Camille Miceli touched down in Capri this week with her launch collection for Emilio Pucci, making a splash in the still not-so-warm, late-April waters with an intense “experience” enjoyed by 160 guests flown in from Paris, Milan, and London. The US contingent was represented by the rapper Gunna, whose performance capped off three Pucci-fied days of activations and sweet life—decadent dinners and hours-long lunches at Bagni di Tiberio; morning yoga classes for stylish Pucci yoginis; and “how-to-style-a-scarf” lessons in the label’s store on Via Camerelle, the island’s mini via Montenapoleone.
The see-now, buy-now collection—called La Grotta Azzurra and released in three drops, the first of which launches exclusively on Mytheresa.com today—was presented live in various tableaux vivants throughout the island, with Pucci-clad models looking very much to comfortable in the surroundings. Nor surprisingly so, as Capri was Marchese Emilio Pucci’s beloved holiday destination, where his high society friends-turned-clients used to spend long barefoot summers.
After various incarnations, Pucci has been entrusted to the experienced hands of the ebullient and cool Miceli, whose approach to the label’s reboot seems to be straightforward and layered in equal measure. “Pucci isn’t a conceptual brand, it’s a lifestyle brand, so its message has to be direct,” she said. That doesn’t mean having to simplify it to the point of reducing its impact. Quite the contrary. For Miceli it means energizing it further, amping up the joy of living factor already embedded in its codes. Energy is an attractive trans-generational attitude, and permeating the label with a positive, slightly trippy vibe will help engage for a wider, younger audience.
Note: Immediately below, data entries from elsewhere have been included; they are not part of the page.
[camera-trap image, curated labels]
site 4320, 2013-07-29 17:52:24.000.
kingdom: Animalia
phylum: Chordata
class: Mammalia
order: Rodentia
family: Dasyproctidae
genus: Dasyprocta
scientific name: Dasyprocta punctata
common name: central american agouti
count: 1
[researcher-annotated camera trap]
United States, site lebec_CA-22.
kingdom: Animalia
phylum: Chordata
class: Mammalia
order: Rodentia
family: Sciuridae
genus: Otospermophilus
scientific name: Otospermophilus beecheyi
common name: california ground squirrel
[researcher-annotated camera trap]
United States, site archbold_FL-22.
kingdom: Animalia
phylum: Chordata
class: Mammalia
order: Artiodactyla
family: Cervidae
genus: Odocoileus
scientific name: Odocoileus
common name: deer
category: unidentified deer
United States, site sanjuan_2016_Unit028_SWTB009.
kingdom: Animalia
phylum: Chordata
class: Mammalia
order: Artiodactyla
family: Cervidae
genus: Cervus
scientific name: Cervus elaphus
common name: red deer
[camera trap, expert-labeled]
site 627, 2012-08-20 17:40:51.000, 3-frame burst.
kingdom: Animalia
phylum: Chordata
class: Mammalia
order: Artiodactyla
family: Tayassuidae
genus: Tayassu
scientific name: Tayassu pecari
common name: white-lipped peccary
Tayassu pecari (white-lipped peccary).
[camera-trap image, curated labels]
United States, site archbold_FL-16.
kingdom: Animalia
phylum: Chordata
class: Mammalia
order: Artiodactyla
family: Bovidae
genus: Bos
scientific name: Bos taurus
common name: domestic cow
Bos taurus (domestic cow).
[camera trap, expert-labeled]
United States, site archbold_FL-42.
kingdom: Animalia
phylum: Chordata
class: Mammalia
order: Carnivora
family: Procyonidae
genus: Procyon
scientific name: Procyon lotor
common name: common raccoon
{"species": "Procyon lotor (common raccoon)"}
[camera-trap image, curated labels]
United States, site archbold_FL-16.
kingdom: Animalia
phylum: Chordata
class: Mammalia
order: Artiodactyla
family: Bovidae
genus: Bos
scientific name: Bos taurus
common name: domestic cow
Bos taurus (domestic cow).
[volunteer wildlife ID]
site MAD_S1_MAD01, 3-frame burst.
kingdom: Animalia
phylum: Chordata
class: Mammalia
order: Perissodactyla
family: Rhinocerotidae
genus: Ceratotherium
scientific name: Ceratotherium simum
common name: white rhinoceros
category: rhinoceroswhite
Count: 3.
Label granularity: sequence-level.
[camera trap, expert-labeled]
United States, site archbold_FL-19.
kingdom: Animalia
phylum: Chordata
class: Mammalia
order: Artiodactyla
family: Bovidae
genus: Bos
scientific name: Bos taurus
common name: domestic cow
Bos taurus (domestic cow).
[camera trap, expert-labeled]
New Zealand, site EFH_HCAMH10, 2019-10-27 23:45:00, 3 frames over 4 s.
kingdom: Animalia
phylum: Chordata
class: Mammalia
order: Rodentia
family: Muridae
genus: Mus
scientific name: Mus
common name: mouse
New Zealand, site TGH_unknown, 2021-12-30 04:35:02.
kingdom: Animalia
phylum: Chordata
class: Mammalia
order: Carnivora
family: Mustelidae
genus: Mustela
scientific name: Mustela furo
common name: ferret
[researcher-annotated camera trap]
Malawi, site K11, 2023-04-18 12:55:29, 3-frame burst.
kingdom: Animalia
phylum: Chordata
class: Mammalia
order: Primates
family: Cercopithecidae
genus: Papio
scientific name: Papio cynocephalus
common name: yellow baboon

Miceli also highlighted what she called Pucci’s “humanity and peculiar sensibility,” which she enhanced, for example, by creating hand-drawn iterations of the famous prints. “I think that digitized patterns strip Pucci’s motifs of the imperfections that are part of their unique charm,” she explained. In the new collection, which is full of coverable, cool separates, the patterns’ pyrotechnics are offset by the use of few solid colors. Often the prints were just used as contrasting details—a colorful padded trim on a black or beige cotton cropped jacket; a printed scarf criss-cross closing a short black sleeveless shift dress; a flower-flame motif blooming at the front of a pair of bell-bottom capri pants in white cotton.